▶ _Text passage_:
'''

Hamster Diddlers: Can You Trust Them?

hamster diddiler drew friedman dwight frye You're stepping out for a night on the town with your beloved and just as you're about to enter the very very tres ritze' restaurant where you've booked reservations months in advance...

...you encounter the town's most notorious hamster diddler.

And there's no doubt this person diddles hamsters:  Not only have they been convicted of hamster diddling in the first, second, and third degrees but they also have a website where they've uploaded selfies of themselves diddling hamsters.

And as you're entering and the hamster diddler is leaving, they lean over to you and say:

"Don't go in there, the kitchen is on fire!"

Now, do you:

(a)  Ignore whatever that damned hamster diddler has to say because =feh!= they're a hamster diddler, f'r cryin' out loud! and proudly march into the restaurant. ..................... ...or... (b)  Do you look inside to ascertain if you can see smoke and/or cooks running around screaming with flames billowing off of their chef's hats?

Because if -- if! -- the hamster diddler is telling the truth that's valuable information to know!

'''

▶ _Given material_:

'''

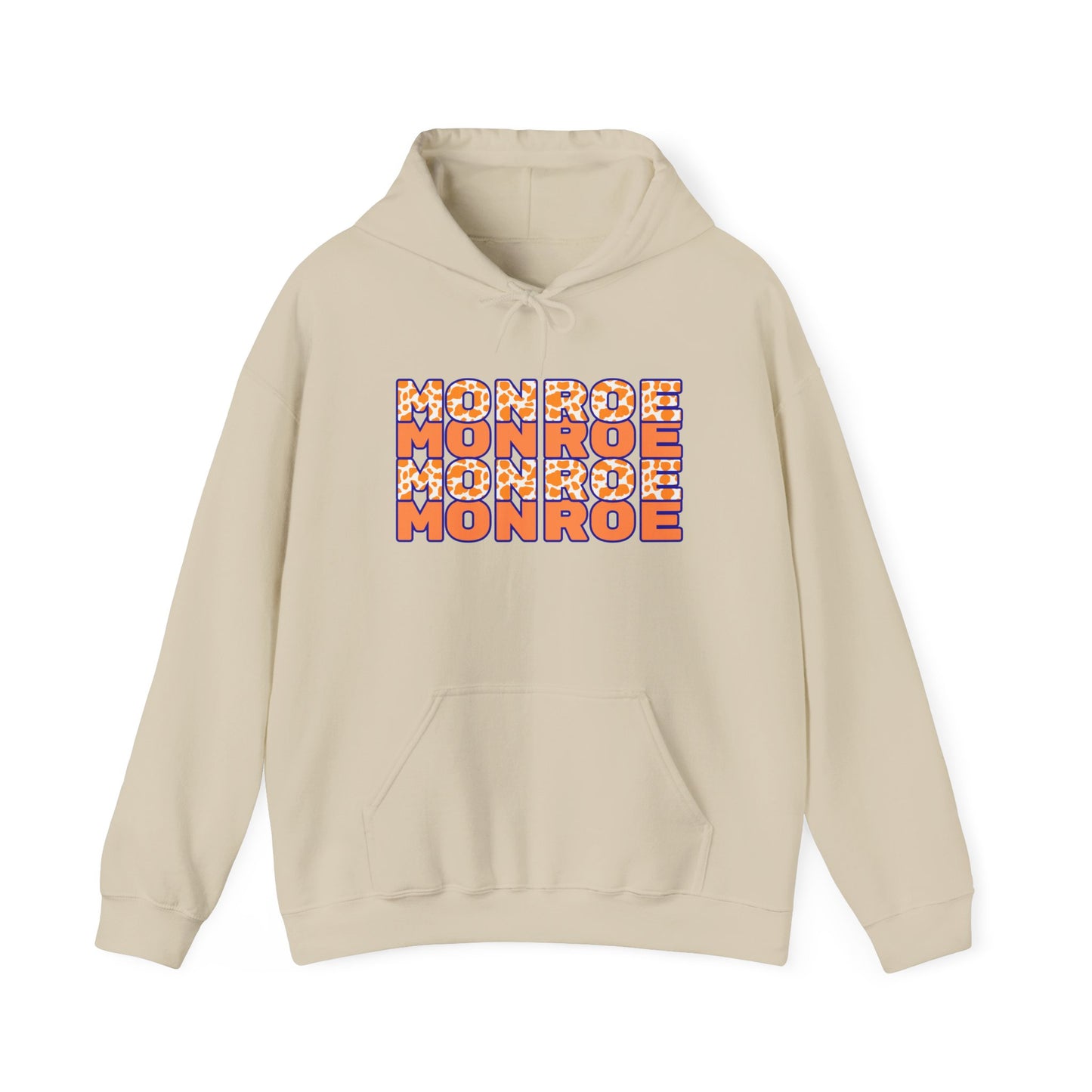 Monroe Spirit 2 dided Cow Print Unisex Heavy Blend™ Hooded Sweatshirt - Cozy and Stylish for Game Days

'''

▶ _What this exercise asks_:
• 1. In the hamster diddler text, in which degrees has the hamster diddler been convicted of hamster diddling?
• 2. Reproduce the hamster diddler text between "And there's no" and "themselves diddling hamsters.", inclusive, swapping "website" for "blog".

▶ _Results by task_:
• 1. The first, second, and third degrees.

• 2.
And there's no doubt this person diddles hamsters:  Not only have they been convicted of hamster diddling in the first, second, and third degrees but they also have a blog where they've uploaded selfies of themselves diddling hamsters.